──────── DATASET EXTRACT ────────

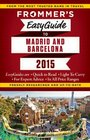 Frommer's EasyGuide to Madrid and Barcelona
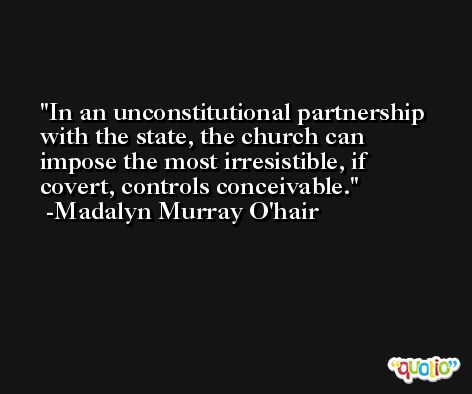 In an unconstitutional partnership with the state, the church can impose the most irresistible, if covert, controls conceivable. -Madalyn Murray O'hair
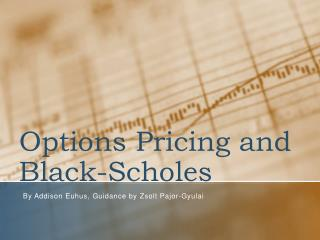 Options Pricing and Black-Scholes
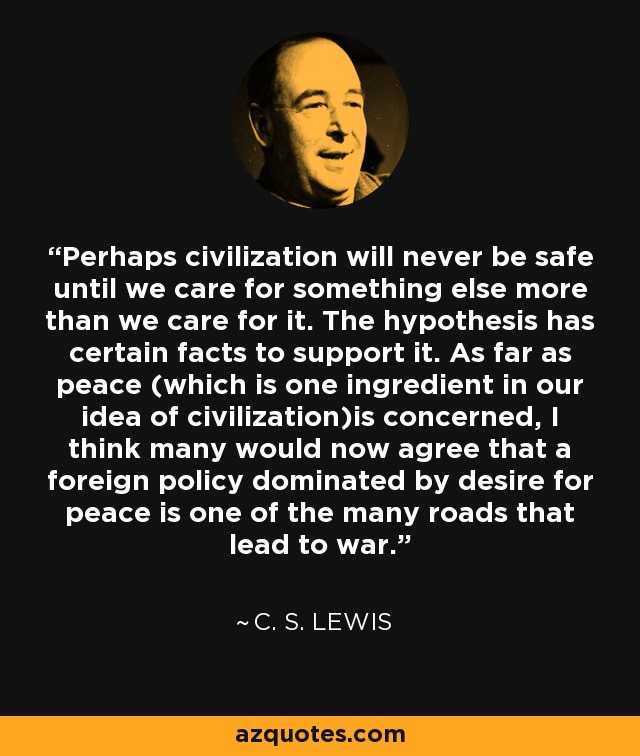 Perhaps civilization will never be safe until we care for something else more than we care for it. The hypothesis has certain facts to support it. As far as peace (which is one ingredient in our idea of civilization)is concerned, I think many would now agree that a foreign policy dominated by desire for peace is one of the many roads that lead to war. - C. S. Lewis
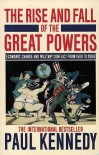 The Rise & Fall of the Great Powers: Economic Change & Military Conflict 1500-2000 - Paul M. Kennedy
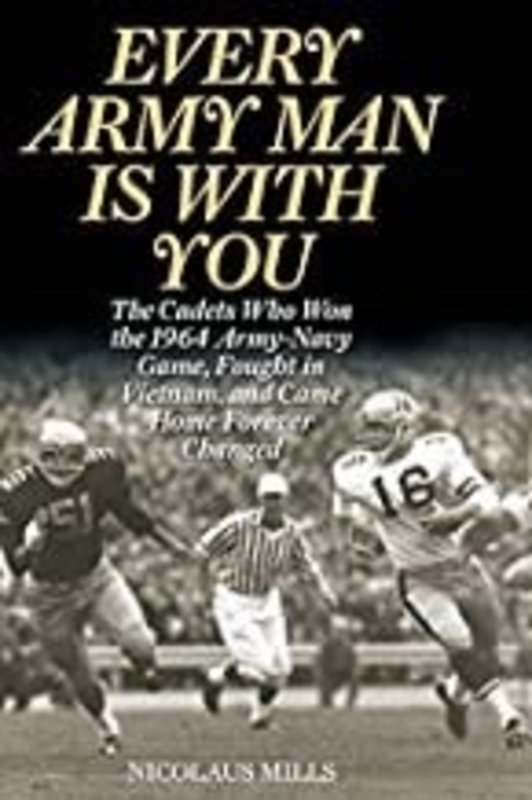 Every Army Man is with You: the Cadets Who Won the1964 Army-Navy Game, Fought in Vietnam, and Came Home Forever  Changed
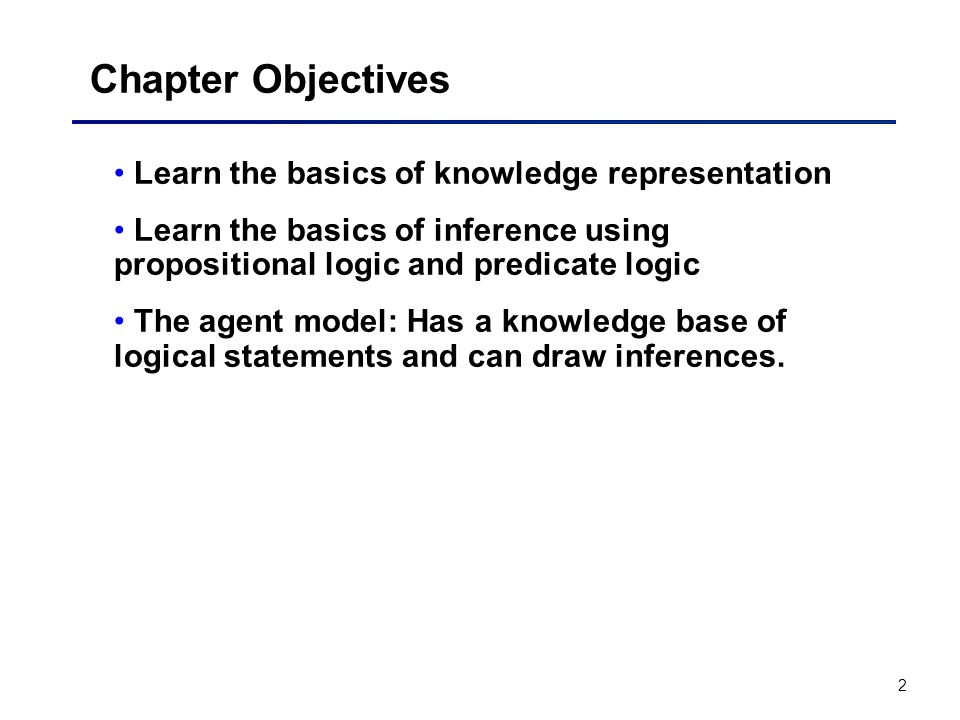 Chapter Objectives Learn the basics of knowledge representation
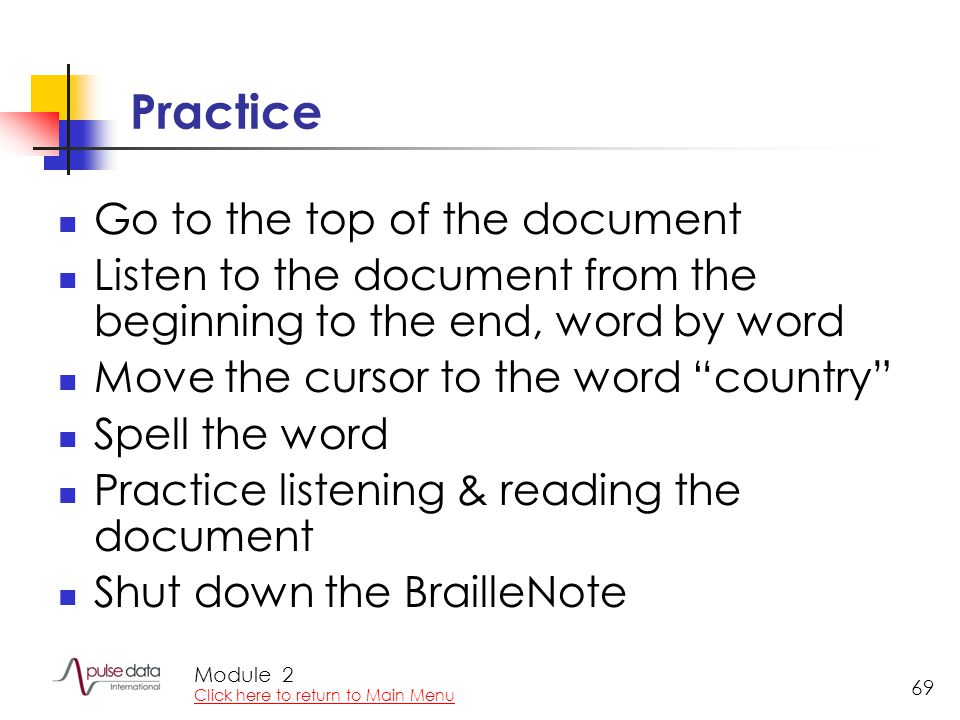 Module 69 Practice Go to the top of the document Listen to the document from the beginning to the end, word by word Move the cursor to the word country Spell the word Practice listening & reading the document Shut down the BrailleNote 2 Click here to return to Main Menu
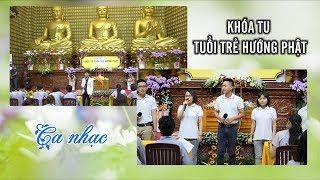 Ban đạo ca trẻ chùa Giác Ngộ trong khóa tu Tuổi Trẻ Hướng Phật
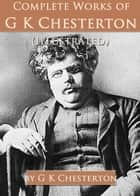 Complete Works of G. K. Chesterton (Illustrated) ebook by G. K. Chesterton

────────

Give back, exactly and with nothing added, the lines from the line with "Ban đạo ca trẻ" through the final line of the data, both included; leave pictures out.

## RESPONSE
 Ban đạo ca trẻ chùa Giác Ngộ trong khóa tu Tuổi Trẻ Hướng Phật
 Complete Works of G. K. Chesterton (Illustrated) ebook by G. K. Chesterton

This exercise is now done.